THE PROBLEM
An unchanged copy of all the lines below is expected, and it should contain no pictures.

RAW DATA

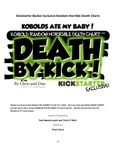 RPG Item: Kobold Random Horrible Death Chart: Death By Kick!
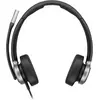 Bild von HP Poly Mission 625 (Kabelgebunden, USB-A, USB-C, Google Meet, Microsoft Teams, Zoom), Office Headset, Schwarz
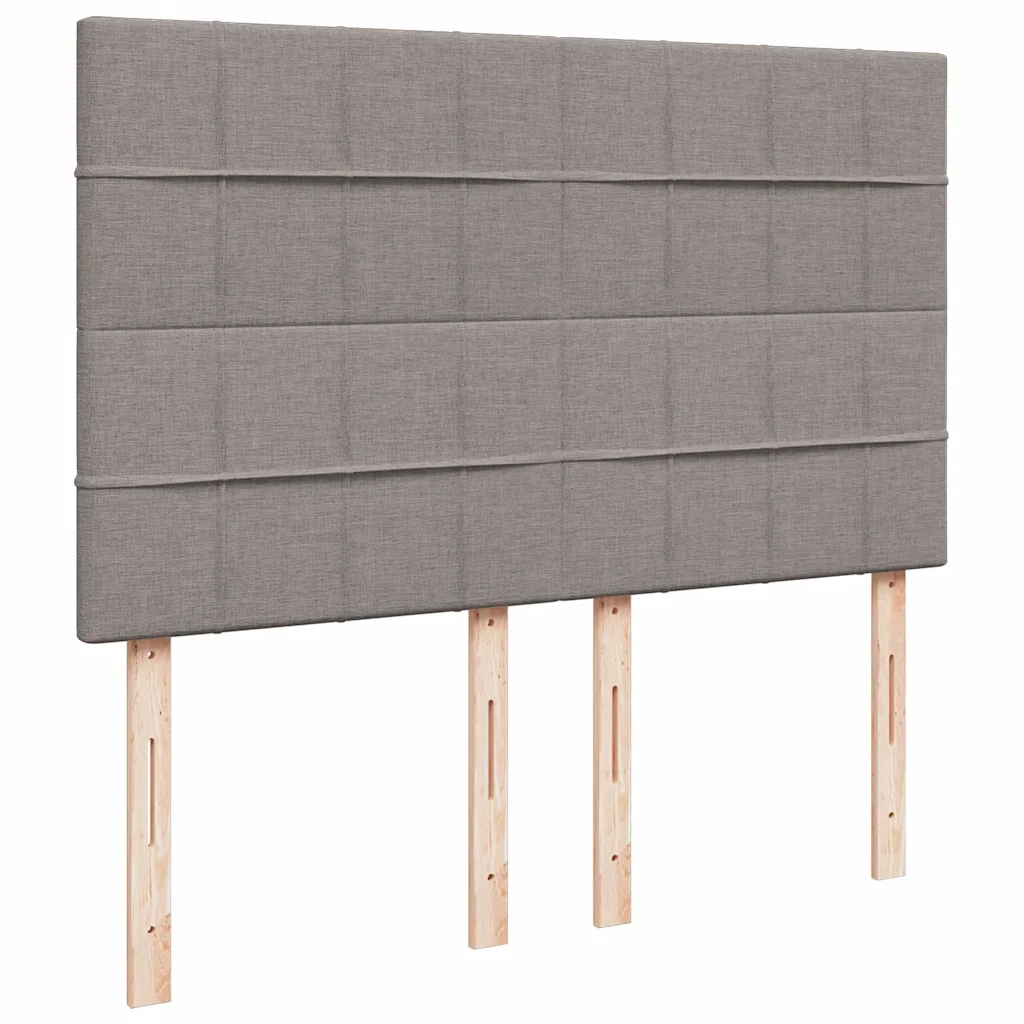 Giroletto a Molle con Materasso Tortora 140x200 cm in Tessuto 3294383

FINISHED TASK
 RPG Item: Kobold Random Horrible Death Chart: Death By Kick!
 Bild von HP Poly Mission 625 (Kabelgebunden, USB-A, USB-C, Google Meet, Microsoft Teams, Zoom), Office Headset, Schwarz
 Giroletto a Molle con Materasso Tortora 140x200 cm in Tessuto 3294383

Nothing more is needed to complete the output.